I’ll do some more investigating on the topics that mention nginx.

1 Like

The two relevant sections of the nginx config appear to be:

limit_req_zone $binary_remote_addr zone=flood:10m rate=12r/s;
limit_req_zone $binary_remote_addr zone=bot:10m rate=200r/m;
limit_req_status 429;
limit_conn_zone $binary_remote_addr zone=connperip:10m;
limit_conn_status 429;
server {
  listen 80;
  return 301 https://community.ankihub.net$request_uri;
}

and

  location @discourse {
add_header Strict-Transport-Security 'max-age=31536000'; # remember the certificate for a year and automatically connect to HTTPS for this domain
  limit_conn connperip 20;
  limit_req zone=flood burst=12 nodelay;
  limit_req zone=bot burst=100 nodelay;
    proxy_set_header Host $http_host;
    proxy_set_header X-Request-Start "t=${msec}";
    proxy_set_header X-Real-IP $remote_addr;
    proxy_set_header X-Forwarded-For $proxy_add_x_forwarded_for;
    proxy_set_header X-Forwarded-Proto $thescheme;
    proxy_pass http://discourse;
  }
}

My remaining questions now are:

  • Should I edit both sections in order to match my Discourse settings? Or just the values for location @discourse?
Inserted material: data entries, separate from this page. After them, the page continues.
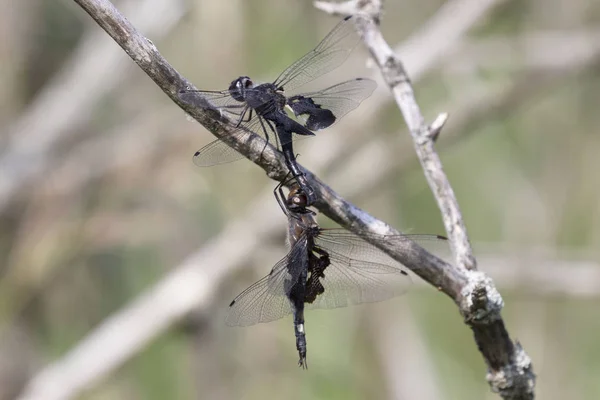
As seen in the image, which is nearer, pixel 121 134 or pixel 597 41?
pixel 597 41

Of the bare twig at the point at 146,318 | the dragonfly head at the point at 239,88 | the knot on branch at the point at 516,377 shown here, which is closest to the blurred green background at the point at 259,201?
the bare twig at the point at 146,318

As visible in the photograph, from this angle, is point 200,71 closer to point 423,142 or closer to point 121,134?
point 121,134

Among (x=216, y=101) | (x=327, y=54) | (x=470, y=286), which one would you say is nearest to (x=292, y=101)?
(x=327, y=54)

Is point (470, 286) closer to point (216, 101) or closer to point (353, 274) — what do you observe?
point (353, 274)

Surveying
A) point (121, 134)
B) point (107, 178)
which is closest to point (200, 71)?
point (121, 134)

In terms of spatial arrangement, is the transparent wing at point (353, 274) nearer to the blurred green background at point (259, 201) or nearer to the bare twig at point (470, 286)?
the bare twig at point (470, 286)

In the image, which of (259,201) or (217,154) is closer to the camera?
(217,154)
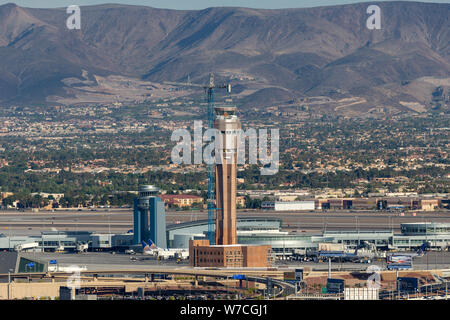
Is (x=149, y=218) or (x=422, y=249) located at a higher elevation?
(x=149, y=218)

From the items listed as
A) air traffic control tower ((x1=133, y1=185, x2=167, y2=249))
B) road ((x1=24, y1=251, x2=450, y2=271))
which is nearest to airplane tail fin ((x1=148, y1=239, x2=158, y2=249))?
air traffic control tower ((x1=133, y1=185, x2=167, y2=249))

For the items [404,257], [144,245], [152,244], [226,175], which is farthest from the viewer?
[144,245]

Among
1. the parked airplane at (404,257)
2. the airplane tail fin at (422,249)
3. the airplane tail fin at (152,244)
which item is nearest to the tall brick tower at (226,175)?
the parked airplane at (404,257)

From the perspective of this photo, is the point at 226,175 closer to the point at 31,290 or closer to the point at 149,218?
the point at 149,218

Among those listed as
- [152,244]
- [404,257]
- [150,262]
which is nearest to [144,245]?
[152,244]

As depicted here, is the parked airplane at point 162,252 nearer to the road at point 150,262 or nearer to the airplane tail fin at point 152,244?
the airplane tail fin at point 152,244
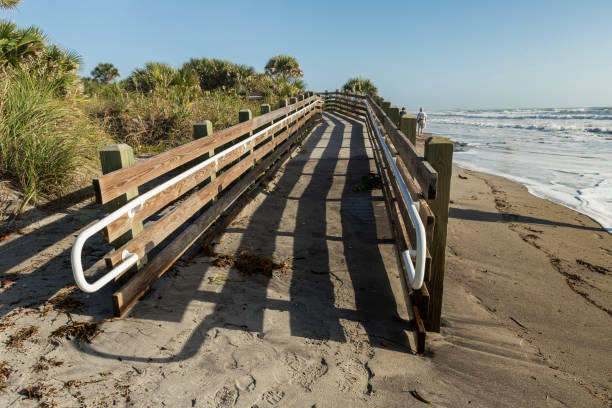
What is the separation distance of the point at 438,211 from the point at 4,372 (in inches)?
124

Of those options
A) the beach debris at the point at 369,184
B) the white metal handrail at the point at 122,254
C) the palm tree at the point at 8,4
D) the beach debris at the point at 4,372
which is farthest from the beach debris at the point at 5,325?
the palm tree at the point at 8,4

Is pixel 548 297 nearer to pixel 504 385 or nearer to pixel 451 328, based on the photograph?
pixel 451 328

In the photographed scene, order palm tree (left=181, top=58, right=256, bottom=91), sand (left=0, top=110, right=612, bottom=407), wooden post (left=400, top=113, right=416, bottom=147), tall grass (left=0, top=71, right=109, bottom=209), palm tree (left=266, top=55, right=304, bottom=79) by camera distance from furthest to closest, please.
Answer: palm tree (left=266, top=55, right=304, bottom=79) → palm tree (left=181, top=58, right=256, bottom=91) → tall grass (left=0, top=71, right=109, bottom=209) → wooden post (left=400, top=113, right=416, bottom=147) → sand (left=0, top=110, right=612, bottom=407)

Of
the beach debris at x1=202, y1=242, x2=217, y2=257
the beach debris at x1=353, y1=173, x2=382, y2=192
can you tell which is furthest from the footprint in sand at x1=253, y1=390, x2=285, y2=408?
the beach debris at x1=353, y1=173, x2=382, y2=192

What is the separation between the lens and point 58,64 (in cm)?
1037

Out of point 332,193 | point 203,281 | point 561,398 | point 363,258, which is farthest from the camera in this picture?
point 332,193

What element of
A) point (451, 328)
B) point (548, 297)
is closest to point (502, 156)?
point (548, 297)

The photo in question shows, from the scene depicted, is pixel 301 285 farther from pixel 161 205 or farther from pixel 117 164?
pixel 117 164

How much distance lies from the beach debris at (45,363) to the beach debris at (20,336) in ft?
Answer: 0.87

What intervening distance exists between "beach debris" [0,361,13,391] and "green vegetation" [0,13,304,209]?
3090 mm

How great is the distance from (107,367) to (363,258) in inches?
118

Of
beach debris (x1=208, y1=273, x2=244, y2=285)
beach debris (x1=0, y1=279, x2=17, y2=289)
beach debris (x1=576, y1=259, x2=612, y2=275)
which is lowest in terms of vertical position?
beach debris (x1=576, y1=259, x2=612, y2=275)

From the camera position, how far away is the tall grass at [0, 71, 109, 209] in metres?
5.21

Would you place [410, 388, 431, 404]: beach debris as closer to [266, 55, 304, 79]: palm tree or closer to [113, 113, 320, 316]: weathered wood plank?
[113, 113, 320, 316]: weathered wood plank
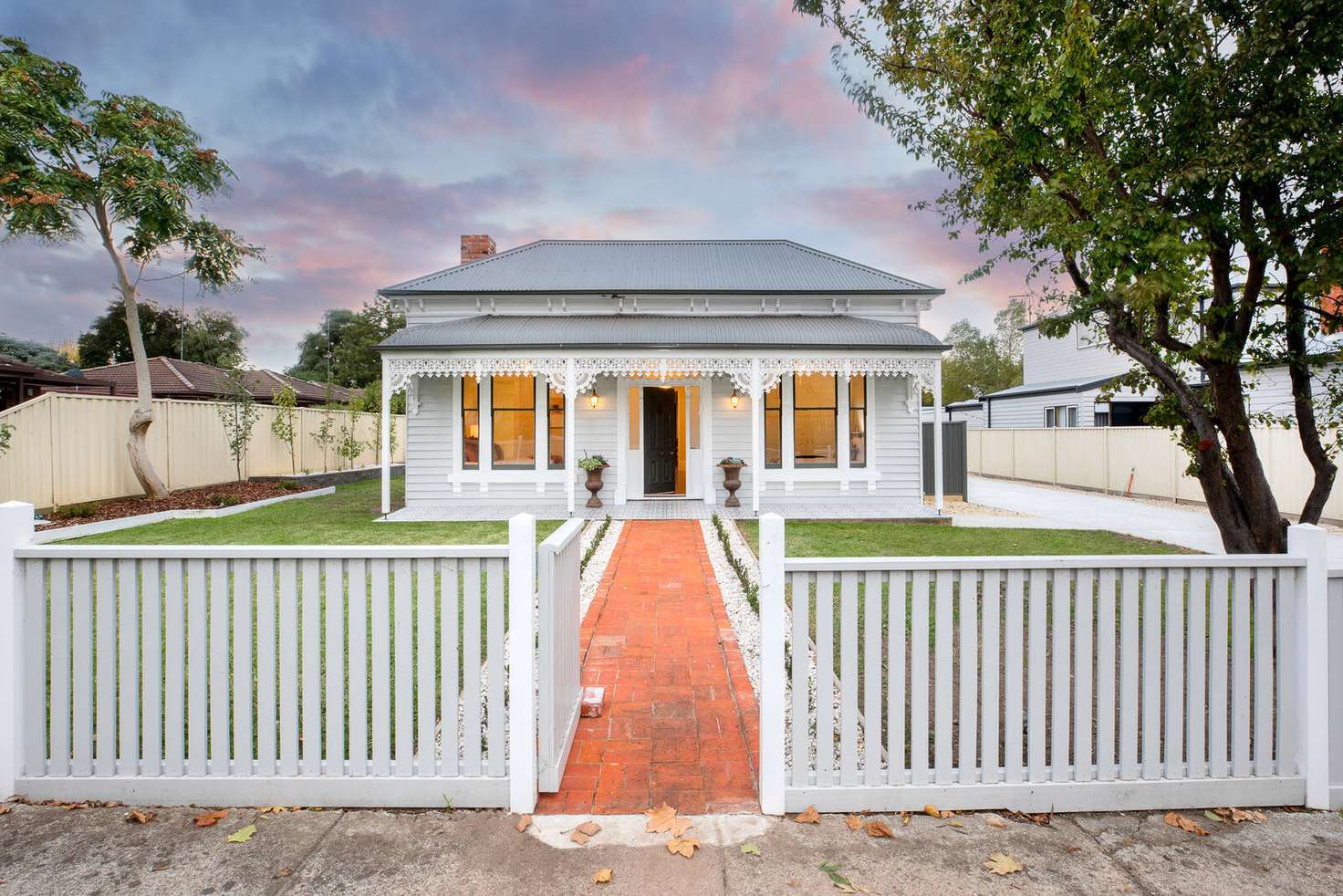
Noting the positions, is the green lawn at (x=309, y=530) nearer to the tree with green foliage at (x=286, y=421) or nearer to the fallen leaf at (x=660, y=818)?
the tree with green foliage at (x=286, y=421)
  • What’s the correct way to modify these values and persist the changes across rebuilds?
    I assume that I can edit the nginx config directly in the container then stop/start the container. But it looks like these values originally came from templates/web.ratelimited.template.yml and may be overwritten on a rebuild?

Thanks so much for your help! :pray:

1 Like

Oof, now we’re getting outside of my comfort zone I’m afraid.

If you are being rate-limited by nginx, then yes, fiddling with those settings and making them less restrictive makes sense. I’m not sure if Nginx can whitelist IP addresses?

Something like

map $remote_addr $exclude_from_limit {
    default 0;
    192.168.1.1 1;
    192.168.1.2 1;
}

and then wrap the limits in an if

        if ($exclude_from_limit = 0) {
            limit_req zone=flood burst=24 nodelay;
            limit_req zone=bot burst=400 nodelay;
            limit_conn connperip 20;
        }

Yes, you should do some replacing with pups during build to make this persistent, see for instance web.ssl.template.yml on how to approach that.

Or you could forget about this and make your API client script run more slowly by inserting some sleeps in strategic places. ← recommended approach

4 Likes

Like in a rescue when it gets rate limited. That’s what I like to think that I usually do.

1 Like

What’s the maximum sustained rate of API requests per minute or second under the standard install?

I tried one per second and seems to have hit a limit. Where as 1 request per 7 seconds works fine.